Shamqadri was quoted as saying "following the Islamic Revolution in Iran, Hollywood and cultural authorities in the U.S. initiated studies to figure out how to attack Iranian culture," adding "certainly, the recent movie is a product of such studies."
The movie's effort wound be fruitless, because "values in Iranian culture and the Islamic Revolution are too strongly seated to be damaged by such plans", said the Iranin official.
The movie was the top box office hit this weekend in North America, with receipts grossing $70 million.
I get bent at anti-Americanism in movies, particularly when it is blatant or doesn't really have much point (see Billy Bob Thornton's jab, "If I were building a weapon of mass destruction, you couldn't find it" in The Astronaut Farmer). But sometimes a story is just a story. This is one of those times.
300 is based on Frank Miller's graphic novel of the historic Battle of Thermopylae. It was the Greek version of the Alamo, if you will.

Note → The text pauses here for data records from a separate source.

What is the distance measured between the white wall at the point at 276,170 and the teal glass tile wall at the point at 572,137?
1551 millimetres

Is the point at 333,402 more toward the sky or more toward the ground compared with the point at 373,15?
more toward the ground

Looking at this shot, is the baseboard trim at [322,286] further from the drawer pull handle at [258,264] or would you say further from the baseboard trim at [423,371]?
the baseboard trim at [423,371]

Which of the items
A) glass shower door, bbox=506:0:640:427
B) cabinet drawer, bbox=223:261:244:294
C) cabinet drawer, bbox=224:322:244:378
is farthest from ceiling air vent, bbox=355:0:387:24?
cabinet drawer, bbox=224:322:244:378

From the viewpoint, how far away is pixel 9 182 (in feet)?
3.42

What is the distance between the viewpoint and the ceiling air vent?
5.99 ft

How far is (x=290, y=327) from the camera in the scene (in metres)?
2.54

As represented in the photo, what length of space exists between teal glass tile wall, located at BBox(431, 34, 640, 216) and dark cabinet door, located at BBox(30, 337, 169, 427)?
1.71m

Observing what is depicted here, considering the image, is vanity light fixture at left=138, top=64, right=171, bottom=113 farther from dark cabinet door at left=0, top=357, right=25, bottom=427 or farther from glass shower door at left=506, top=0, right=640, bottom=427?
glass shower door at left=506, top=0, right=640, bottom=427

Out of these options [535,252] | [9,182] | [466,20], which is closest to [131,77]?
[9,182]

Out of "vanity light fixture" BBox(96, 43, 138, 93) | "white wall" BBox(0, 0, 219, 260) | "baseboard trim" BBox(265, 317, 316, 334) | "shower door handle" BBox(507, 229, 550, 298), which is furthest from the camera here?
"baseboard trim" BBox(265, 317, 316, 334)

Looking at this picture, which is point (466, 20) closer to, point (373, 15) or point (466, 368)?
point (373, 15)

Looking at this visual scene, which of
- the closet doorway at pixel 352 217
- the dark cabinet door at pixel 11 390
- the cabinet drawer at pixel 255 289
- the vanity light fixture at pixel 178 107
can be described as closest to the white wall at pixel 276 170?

But the story is, well, a story, and in stories you have good guys and bad guys. Despite the modern need to undestand why all bad guys are bad, sometimes people write stories without psychoanalyzing why the bad guys are evil or hate the good guys. In real life, we know there may be reasons bad people do bad things. On the other hand, there is real evil in the world and it defies explanation.
Worrying about the portrayal of a 2500-year-old battle in a movie should be pretty low on the list of worries to the Iranians. If they want to worry about generalizations, they could start with the whole "Great Satan" thing.